→ Exercise directions: Exclude the images and repeat all remaining entries exactly.

[[ Input data open ]]

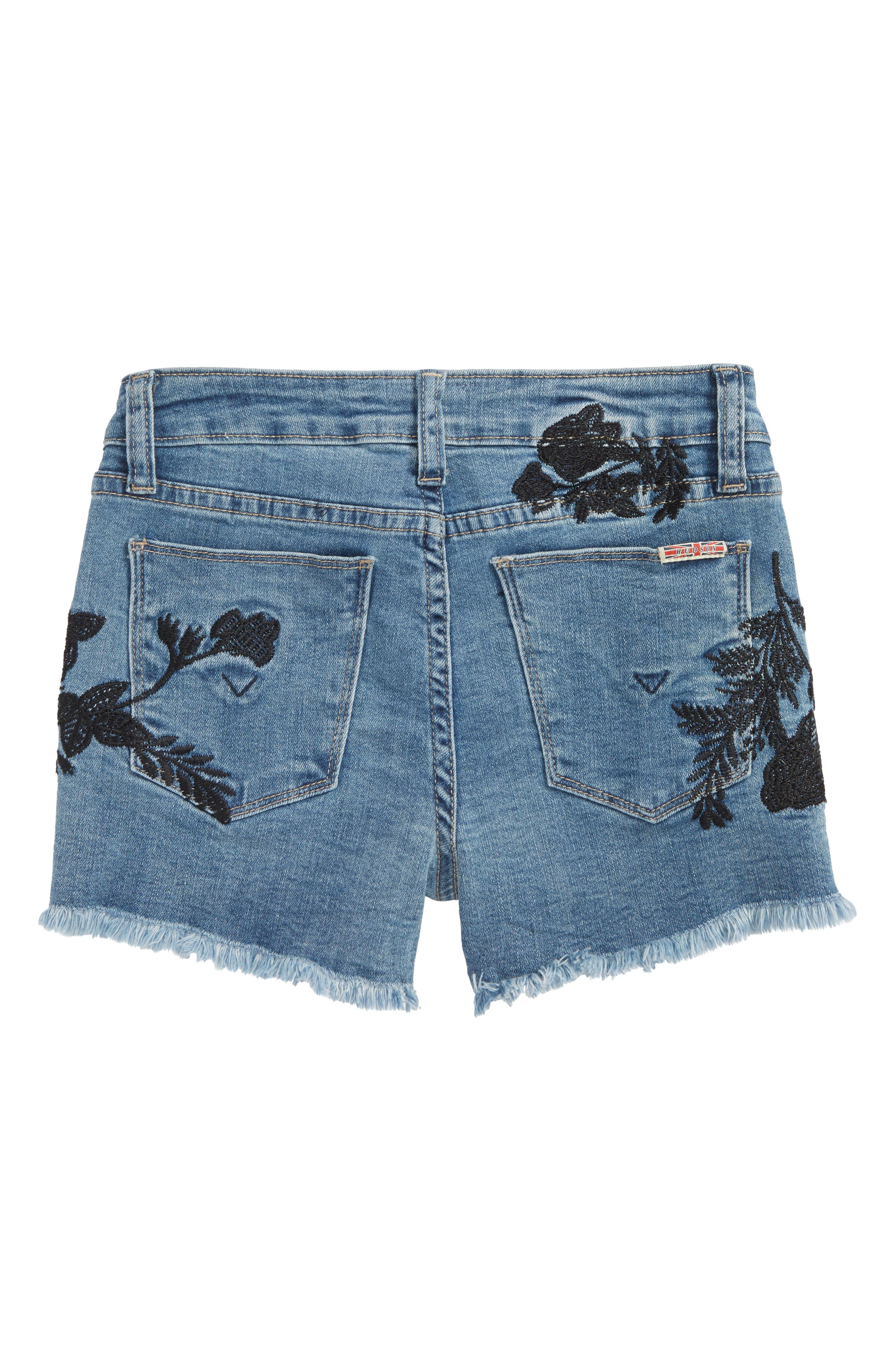 Floral Embroidery Frayed Hem Shorts,                             Alternate thumbnail 2, color,                             Crown Blue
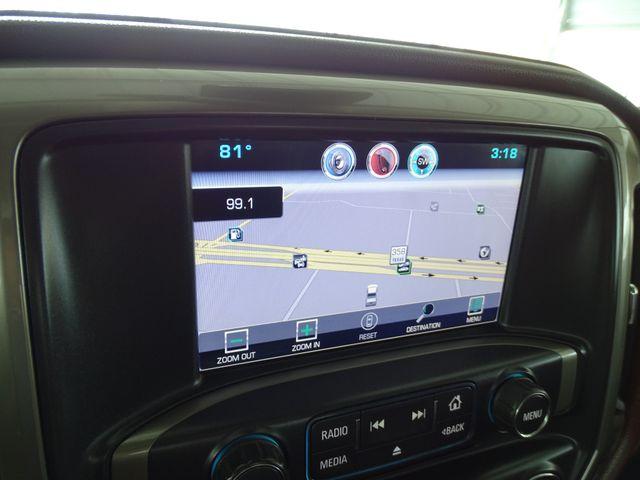 2015 Chevrolet Silverado 2500HD Built After Aug 14 High Country Corpus Christi, Texas 40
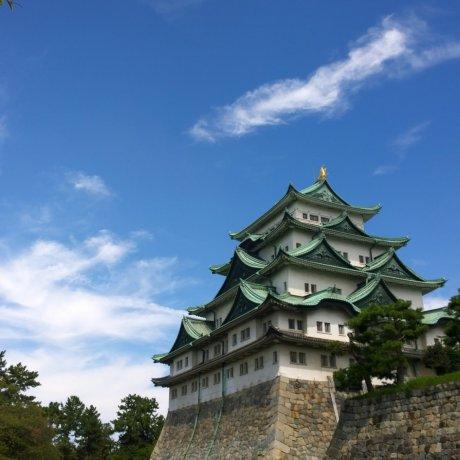 ปราสาทนาโกย่า (Nagoya Castle)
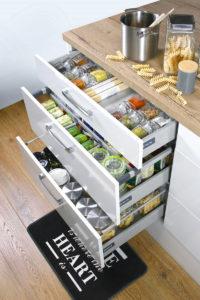 system szuflad Comfort Box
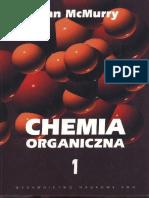 John McMurry - Chemia Organiczna (Tom 1)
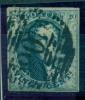 Belgique - No 7 Oblitéré P 106 (Saint Trond), 4 Marges, Superbe, See Scan - 1851-1857 Medaillen (6/8)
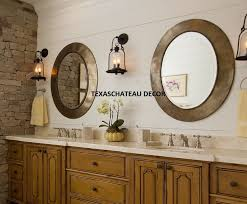 oval vanity mirror oval vanity mirror for bathroom oval vanity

[[ Input data closed ]]

→ Result of this task:
 Floral Embroidery Frayed Hem Shorts,                             Alternate thumbnail 2, color,                             Crown Blue
 2015 Chevrolet Silverado 2500HD Built After Aug 14 High Country Corpus Christi, Texas 40
 ปราสาทนาโกย่า (Nagoya Castle)
 system szuflad Comfort Box
 John McMurry - Chemia Organiczna (Tom 1)
 Belgique - No 7 Oblitéré P 106 (Saint Trond), 4 Marges, Superbe, See Scan - 1851-1857 Medaillen (6/8)
 oval vanity mirror oval vanity mirror for bathroom oval vanity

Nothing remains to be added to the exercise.